Le Parc industriel de la Plaine de l’Ain impose de nouvelles règles aux futurs projets industriels
Avec 1 000 hectares, 188 entreprises et plus de 8 000 salariés, le Parc industriel de la Plaine de l’Ain constitue l’un des principaux pôles industriels d’Auvergne-Rhône-Alpes. Pour accompagner son développement sans dégrader son environnement ni son cadre paysager, le syndicat mixte qui pilote le site vient d’adopter une nouvelle charte architecturale et paysagère. Derrière cet outil réglementaire se dessine une question de plus en plus centrale pour les territoires industriels : comment continuer à accueillir usines, plateformes logistiques et activités productives tout en répondant aux nouvelles exigences environnementales et sociétales ?
Un parc industriel confronté aux nouveaux défis de la réindustrialisation
Situé à une trentaine de kilomètres de Lyon, le Parc industriel de la Plaine de l’Ain s’est imposé au fil des décennies comme l’un des principaux moteurs économiques de l’est lyonnais et du Bugey. Sa position stratégique entre les métropoles de Lyon et Genève, à proximité des grands axes de transport et de la centrale nucléaire du Bugey, lui permet d’attirer aussi bien des industriels que des acteurs de la logistique, de la recherche ou des services aux entreprises.

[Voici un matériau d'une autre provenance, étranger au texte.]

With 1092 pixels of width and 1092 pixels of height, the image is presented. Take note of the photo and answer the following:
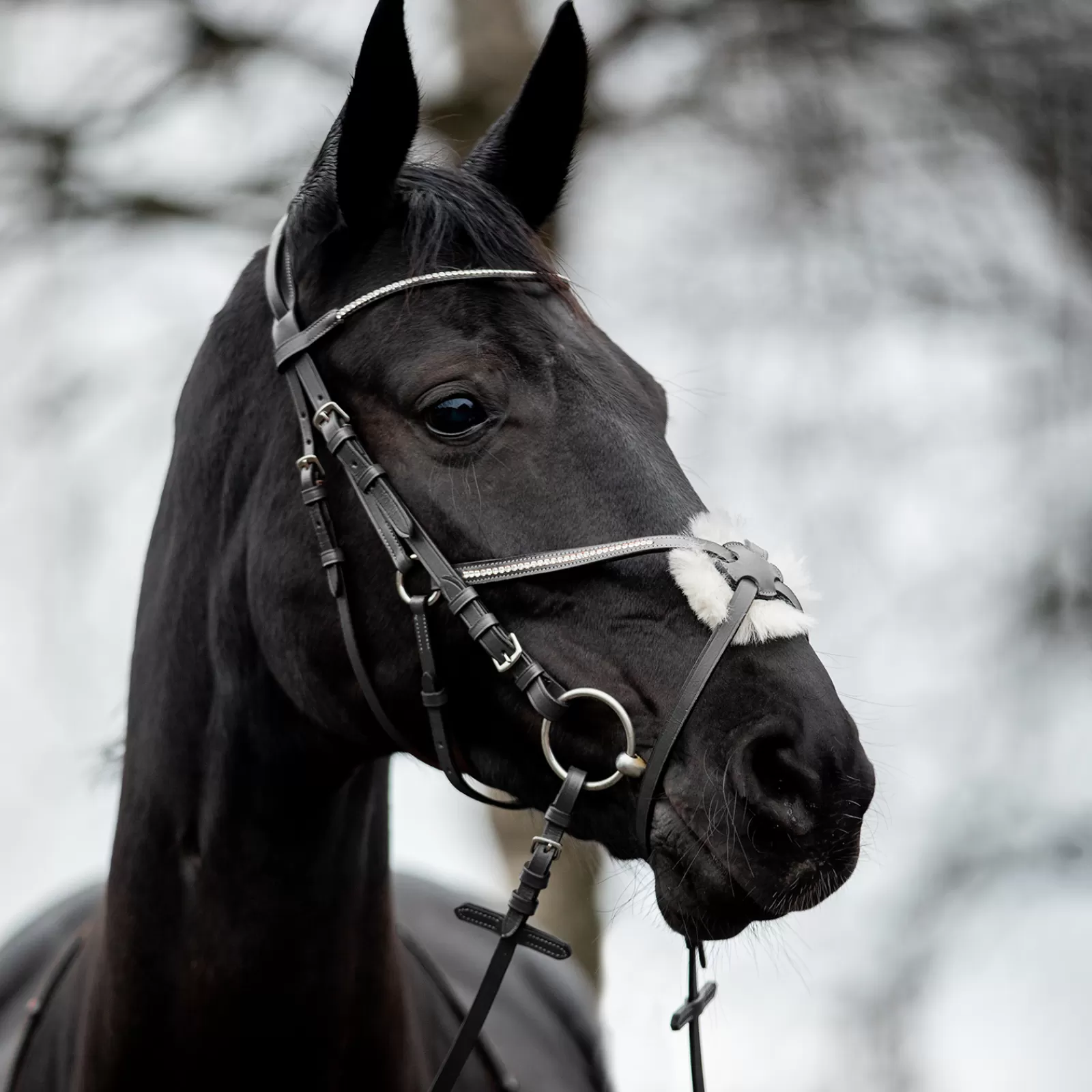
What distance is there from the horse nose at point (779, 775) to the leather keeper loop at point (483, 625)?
1.37 ft

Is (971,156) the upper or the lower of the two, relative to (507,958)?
upper

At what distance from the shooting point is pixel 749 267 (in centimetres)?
639

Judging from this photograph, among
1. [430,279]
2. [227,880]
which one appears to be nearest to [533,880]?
[227,880]

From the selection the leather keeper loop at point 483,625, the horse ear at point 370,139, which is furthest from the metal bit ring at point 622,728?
the horse ear at point 370,139

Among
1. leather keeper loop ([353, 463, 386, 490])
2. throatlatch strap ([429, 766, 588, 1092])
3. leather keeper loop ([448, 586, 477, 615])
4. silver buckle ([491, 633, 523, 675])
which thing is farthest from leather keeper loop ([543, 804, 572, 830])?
leather keeper loop ([353, 463, 386, 490])

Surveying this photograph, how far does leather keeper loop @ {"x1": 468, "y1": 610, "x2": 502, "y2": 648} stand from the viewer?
1.88 meters

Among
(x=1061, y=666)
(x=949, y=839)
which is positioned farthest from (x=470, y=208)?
(x=949, y=839)

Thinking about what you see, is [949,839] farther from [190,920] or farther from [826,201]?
[190,920]

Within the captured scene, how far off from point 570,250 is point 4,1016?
15.4ft

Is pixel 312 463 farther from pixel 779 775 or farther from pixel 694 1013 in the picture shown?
pixel 694 1013

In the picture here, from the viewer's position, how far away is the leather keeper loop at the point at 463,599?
190 centimetres

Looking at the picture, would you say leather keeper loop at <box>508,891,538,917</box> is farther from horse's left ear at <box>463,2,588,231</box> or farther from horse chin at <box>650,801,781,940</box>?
horse's left ear at <box>463,2,588,231</box>

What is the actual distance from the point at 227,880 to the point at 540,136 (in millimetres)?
1519

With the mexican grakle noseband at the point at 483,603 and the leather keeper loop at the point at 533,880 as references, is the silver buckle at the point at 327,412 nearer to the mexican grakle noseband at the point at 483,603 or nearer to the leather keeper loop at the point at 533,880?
the mexican grakle noseband at the point at 483,603
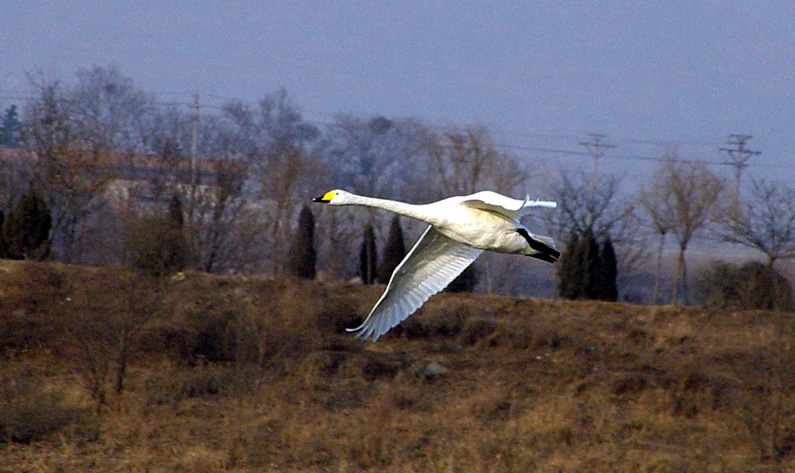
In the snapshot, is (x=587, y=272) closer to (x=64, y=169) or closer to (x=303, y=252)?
(x=303, y=252)

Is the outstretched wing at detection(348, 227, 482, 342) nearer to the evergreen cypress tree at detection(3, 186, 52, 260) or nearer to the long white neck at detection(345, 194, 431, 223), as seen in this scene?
the long white neck at detection(345, 194, 431, 223)

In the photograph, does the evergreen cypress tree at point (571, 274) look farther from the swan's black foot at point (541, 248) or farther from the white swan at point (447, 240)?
the swan's black foot at point (541, 248)

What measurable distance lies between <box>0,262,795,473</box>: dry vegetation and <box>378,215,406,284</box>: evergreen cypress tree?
13.3 feet

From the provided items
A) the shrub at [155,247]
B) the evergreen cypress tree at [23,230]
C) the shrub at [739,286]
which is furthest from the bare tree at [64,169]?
the shrub at [739,286]

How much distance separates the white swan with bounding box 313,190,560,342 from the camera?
7.66 meters

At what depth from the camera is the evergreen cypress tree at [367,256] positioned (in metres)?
26.0

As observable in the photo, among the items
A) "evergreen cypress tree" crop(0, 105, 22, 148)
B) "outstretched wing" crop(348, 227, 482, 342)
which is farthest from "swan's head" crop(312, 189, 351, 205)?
"evergreen cypress tree" crop(0, 105, 22, 148)

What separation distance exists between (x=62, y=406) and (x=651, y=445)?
7974 mm

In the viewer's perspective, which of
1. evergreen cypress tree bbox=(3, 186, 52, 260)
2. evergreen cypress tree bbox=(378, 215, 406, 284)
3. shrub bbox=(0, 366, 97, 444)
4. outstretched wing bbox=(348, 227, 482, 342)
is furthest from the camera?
evergreen cypress tree bbox=(378, 215, 406, 284)

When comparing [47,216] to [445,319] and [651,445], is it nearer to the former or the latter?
[445,319]

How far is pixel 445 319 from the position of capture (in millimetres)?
19531

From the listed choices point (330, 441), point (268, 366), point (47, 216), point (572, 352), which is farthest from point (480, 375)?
point (47, 216)

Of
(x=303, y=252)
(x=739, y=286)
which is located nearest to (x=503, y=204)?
(x=739, y=286)

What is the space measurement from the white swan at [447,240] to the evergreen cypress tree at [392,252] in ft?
49.4
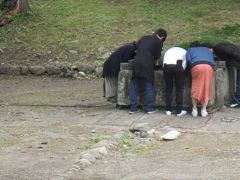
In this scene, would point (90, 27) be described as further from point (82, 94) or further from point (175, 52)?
point (175, 52)

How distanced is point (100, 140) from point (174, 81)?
259cm

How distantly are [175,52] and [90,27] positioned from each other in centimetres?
844

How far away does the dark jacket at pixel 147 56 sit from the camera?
11.5 m

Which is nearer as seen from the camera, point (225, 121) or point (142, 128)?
point (142, 128)

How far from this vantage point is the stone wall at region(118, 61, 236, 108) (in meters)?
11.6

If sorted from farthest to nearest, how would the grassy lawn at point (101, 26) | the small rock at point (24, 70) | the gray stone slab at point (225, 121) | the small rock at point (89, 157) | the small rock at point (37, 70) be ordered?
the grassy lawn at point (101, 26), the small rock at point (24, 70), the small rock at point (37, 70), the gray stone slab at point (225, 121), the small rock at point (89, 157)

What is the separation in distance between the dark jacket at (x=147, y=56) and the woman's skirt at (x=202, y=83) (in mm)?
941

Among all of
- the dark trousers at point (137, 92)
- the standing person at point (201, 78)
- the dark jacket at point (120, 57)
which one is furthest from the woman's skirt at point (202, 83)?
the dark jacket at point (120, 57)

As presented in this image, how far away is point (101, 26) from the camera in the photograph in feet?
64.0

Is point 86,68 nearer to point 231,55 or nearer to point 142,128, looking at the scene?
point 231,55

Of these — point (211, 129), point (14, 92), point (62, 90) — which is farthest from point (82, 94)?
point (211, 129)

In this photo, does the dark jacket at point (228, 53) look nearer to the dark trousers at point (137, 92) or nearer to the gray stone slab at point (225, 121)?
the gray stone slab at point (225, 121)

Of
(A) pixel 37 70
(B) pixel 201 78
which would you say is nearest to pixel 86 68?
(A) pixel 37 70

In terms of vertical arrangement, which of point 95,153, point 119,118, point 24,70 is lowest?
point 24,70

Cette attractivité s’accompagne toutefois de nouvelles contraintes. La réindustrialisation, la pression foncière, les objectifs de sobriété environnementale et les attentes croissantes des collectivités locales obligent désormais les gestionnaires de zones d’activités à repenser leur modèle d’aménagement. Là où les parcs industriels étaient historiquement conçus autour de la seule efficacité économique, les entreprises doivent aujourd’hui démontrer leur capacité à limiter leur impact sur les sols, l’eau, la biodiversité ou encore les consommations énergétiques.
C’est dans cette logique que le Parc industriel de la Plaine de l’Ain a engagé une refonte complète de ses règles d’aménagement. La nouvelle charte rassemble dans un document unique les prescriptions architecturales, paysagères et environnementales qui encadreront désormais les projets de construction, d’extension ou de rénovation.
Les futurs bâtiments devront notamment mieux s’intégrer dans leur environnement, limiter l’effet de masse des grandes plateformes industrielles ou logistiques, préserver davantage d’espaces végétalisés et prendre en compte les enjeux de biodiversité dès leur conception. Les entreprises seront également incitées à intégrer des principes bioclimatiques, à recourir à des matériaux biosourcés ou réemployés et à développer des espaces favorisant la qualité de vie des salariés.
Faire de la qualité du cadre industriel un levier d’attractivité
Au-delà des aspects réglementaires, cette évolution traduit une transformation plus profonde du rôle des zones d’activités économiques. Les territoires ne cherchent plus seulement à commercialiser du foncier disponible ; ils cherchent désormais à construire des environnements capables d’attirer durablement les entreprises, les investisseurs et les talents.
Le Parc industriel de la Plaine de l’Ain revendique depuis plusieurs décennies une attention particulière portée au paysage et aux espaces verts. Le site entretient aujourd’hui plus de 230 hectares d’espaces végétalisés sans recours aux produits phytosanitaires. La nouvelle charte prolonge cette stratégie en introduisant notamment un coefficient de biotope destiné à garantir un niveau minimal de surfaces favorables à la biodiversité sur chaque projet.
Cette orientation répond également aux attentes croissantes des entreprises elles-mêmes. Dans un contexte de tensions sur le recrutement de nombreux métiers industriels, la qualité du cadre de travail devient un facteur d’attractivité de plus en plus observé. Les espaces de détente, les cheminements doux, les zones végétalisées ou encore la qualité architecturale des bâtiments participent désormais à l’image employeur autant qu’à l’intégration territoriale des projets.
Pour le Parc industriel de la Plaine de l’Ain, l’enjeu consiste finalement à préserver ce qui a fait sa singularité tout en préparant les prochaines décennies de développement. Une équation complexe alors que les besoins fonciers liés à la réindustrialisation, à la logistique et à la transition énergétique continuent de progresser dans l’ensemble de la région Auvergne-Rhône-Alpes.